M. B..., mis en examen dans le cadre d’une procédure d’instruction, des chefs de trafic de stupéfiants, blanchiment d’argent habituel et blanchiment d’argent, a fait l’objet d’une incarcération à la maison d’arrêt de Lyon-Corbas, à compter du 19 juin 2024 et maintenu en détention sur le fondement d’un jugement du 8 juillet 2025 rendu par le tribunal correctionnel de Valence. Ce maintien en détention a été prolongé sur le fondement d’un arrêt du 11 décembre 2025 rendu par le président de la chambre des appels correctionnels de Grenoble.

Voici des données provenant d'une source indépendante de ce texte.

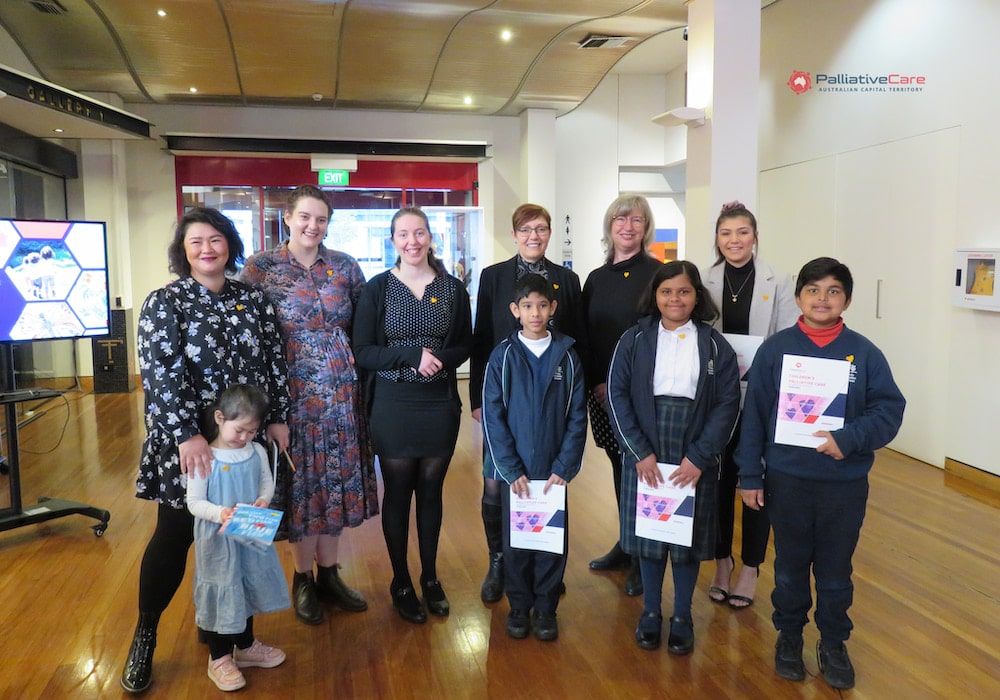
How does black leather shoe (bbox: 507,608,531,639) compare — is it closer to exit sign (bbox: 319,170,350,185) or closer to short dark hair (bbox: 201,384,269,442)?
short dark hair (bbox: 201,384,269,442)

Si le requérant fait valoir qu’il se trouve détenu sans droit, ni titre, la décision par laquelle le directeur d’un établissement pénitentiaire maintient sous écrou un détenu en exécution d’une décision de l’autorité judiciaire n’est pas détachable de la procédure pénale dont fait l’objet l’intéressé. Le juge administratif n’est pas compétent, dès lors, pour connaître de conclusions tendant à ce qu’il soit enjoint au directeur de la maison d’arrêt de Lyon-Corbas de remettre en liberté ou de provoquer l’intervention des autorités compétentes pour ordonner cette remise en liberté. Par suite, il y a lieu de faire application des dispositions précitées de l’article L. 522-3 du code de justice administrative et de rejeter la requête de M. B..., comme portée devant une juridiction incompétente pour en connaître.




O R D O N N E :


Article 1er : La requête de M. B... est rejetée.

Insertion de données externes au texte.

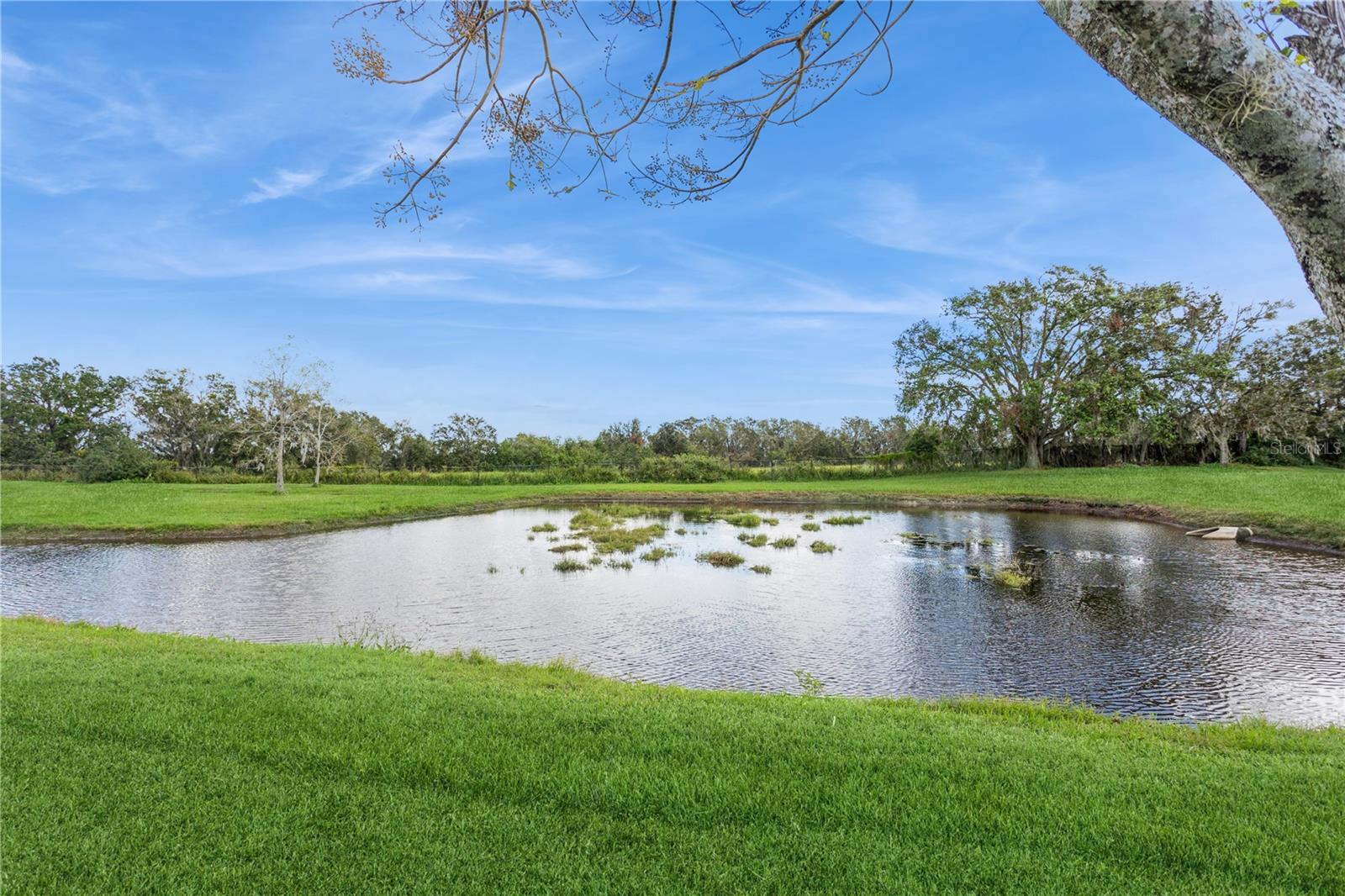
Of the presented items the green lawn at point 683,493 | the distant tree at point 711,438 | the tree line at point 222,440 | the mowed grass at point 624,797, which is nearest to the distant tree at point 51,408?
the tree line at point 222,440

Article 2 : La présente ordonnance sera notifiée à M. A... B... et à la maison d'arrêt de Lyon-Corbas.



Fait à Lyon, le 27 décembre 2025.


La juge des référés,





P. Dèche



La République mande et ordonne au ministre de la justice, en ce qui le concerne ou à tous commissaires de justice à ce requis en ce qui concerne les voies de droit commun contre les parties privées de pourvoir à l’exécution de la présente décision.